-- Given records --
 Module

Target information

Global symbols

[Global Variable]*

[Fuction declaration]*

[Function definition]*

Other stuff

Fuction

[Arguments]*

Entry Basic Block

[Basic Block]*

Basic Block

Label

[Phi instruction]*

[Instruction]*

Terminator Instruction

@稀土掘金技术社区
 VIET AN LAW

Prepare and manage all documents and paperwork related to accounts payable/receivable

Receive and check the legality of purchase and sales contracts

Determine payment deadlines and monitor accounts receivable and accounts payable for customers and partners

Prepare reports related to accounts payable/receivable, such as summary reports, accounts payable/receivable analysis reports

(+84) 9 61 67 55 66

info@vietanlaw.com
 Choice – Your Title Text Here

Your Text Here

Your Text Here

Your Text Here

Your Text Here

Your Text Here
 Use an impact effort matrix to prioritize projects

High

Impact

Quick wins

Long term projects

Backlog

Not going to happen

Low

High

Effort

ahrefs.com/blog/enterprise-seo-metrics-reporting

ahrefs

-- Your task --
All of the data above needs to be set down again exactly. Include every line.

-- Task output --
 Module

Target information

Global symbols

[Global Variable]*

[Fuction declaration]*

[Function definition]*

Other stuff

Fuction

[Arguments]*

Entry Basic Block

[Basic Block]*

Basic Block

Label

[Phi instruction]*

[Instruction]*

Terminator Instruction

@稀土掘金技术社区
 VIET AN LAW

Prepare and manage all documents and paperwork related to accounts payable/receivable

Receive and check the legality of purchase and sales contracts

Determine payment deadlines and monitor accounts receivable and accounts payable for customers and partners

Prepare reports related to accounts payable/receivable, such as summary reports, accounts payable/receivable analysis reports

(+84) 9 61 67 55 66

info@vietanlaw.com
 Choice – Your Title Text Here

Your Text Here

Your Text Here

Your Text Here

Your Text Here

Your Text Here
 Use an impact effort matrix to prioritize projects

High

Impact

Quick wins

Long term projects

Backlog

Not going to happen

Low

High

Effort

ahrefs.com/blog/enterprise-seo-metrics-reporting

ahrefs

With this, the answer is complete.